Labour Group Robert Bissett argued there was a long list of spending priorities across the area and that a £45million new dewelopment could not be justified.
Labour members sparked fury by dubbing the plan “Cecil’s Castle” - alluding to SNP council leader Cecil Meiklejohn, implying the scheme was a mere vanity project.
However this week’s fresh town centre retail woes have prompted both Howgate Shopping Centre general manager Suzanne Arkinson and now Mr Flynn to launch a new appeal urging support for the plan.
The Howgate’s branch of Watts Brothers has folded, with the collapse of the company, and High Street women’s fashion store Bonmarché is in administration - although continuing to trade, pending rescue efforts.
Mr Flynn, owner of award-winning town centre licensed venue Behind the Wall, said: “An arts centre and (council) headquarters are absolutely vital for the future viability of Falkirk town centre.
“It would be fantastic if our local representatives showed faith in their town centre, and everyone else would follow suit.
“I am sure Falkirk would be all the richer for it in the future”.
Last month Behind the Wall was offered as a venue after an SNP councillor challenged Labour to debate whether or not the council should build a new headquarters and arts centre.
Councillor David Alexander offered to take on the Labour group leader, Robert Bissett, after Labour members withdrew support for the plan.

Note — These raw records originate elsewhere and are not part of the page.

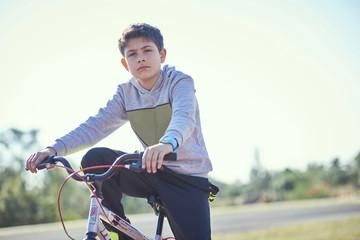 Serious Hispanic boy posing on bicycle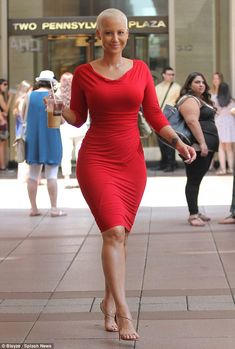 Red hot: Amber Rose displays her womanly figure in a fitted red frock as she promoted new film School Dance in NYC on Wednesday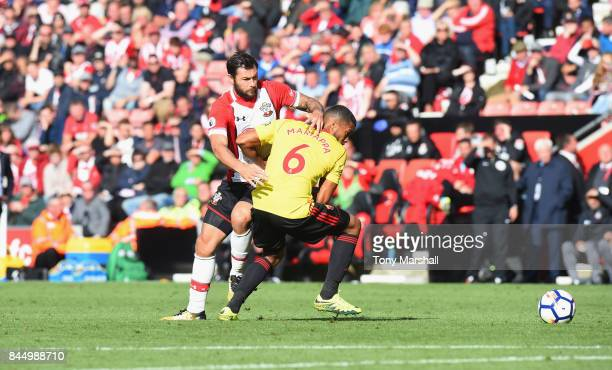 Charlie Austin of Southampton tackles Adrian Mariappa of Watford during the Premier League match between Southampton and Watford at St Mary's Stadium...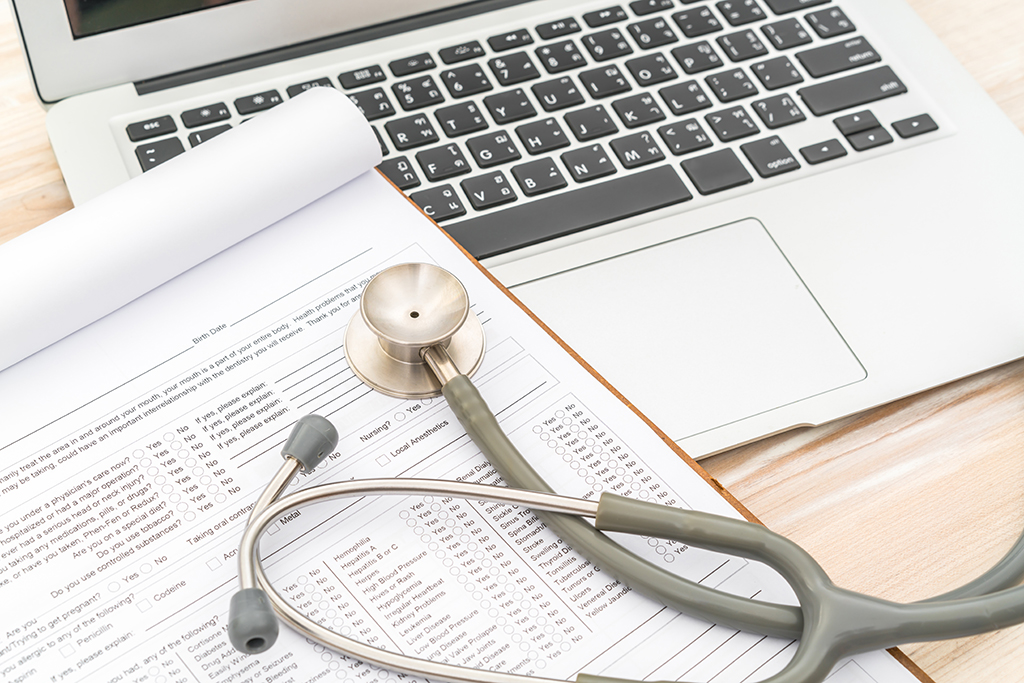Stethoscope and prescription on laptop.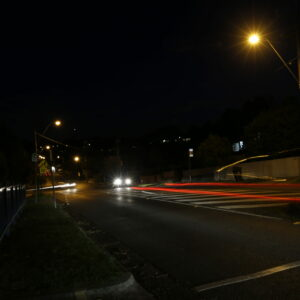 A photograph of a road taken at night time.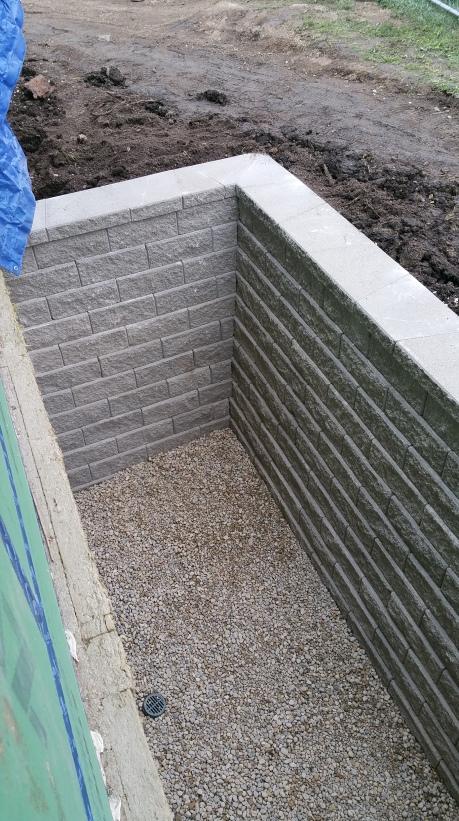 corner of finished window well (east)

The Labour group has said that the uncertainty caused by Brexit along with continuing austerity meant they could no longer support plans that concentrated resources on just one part of the district.
However the latest closures are seen by the scheme’s supporters as having given fresh impetus to the idea.
Suzanne Arkinson said if the council would not invest in the town centre, neither would anybody else.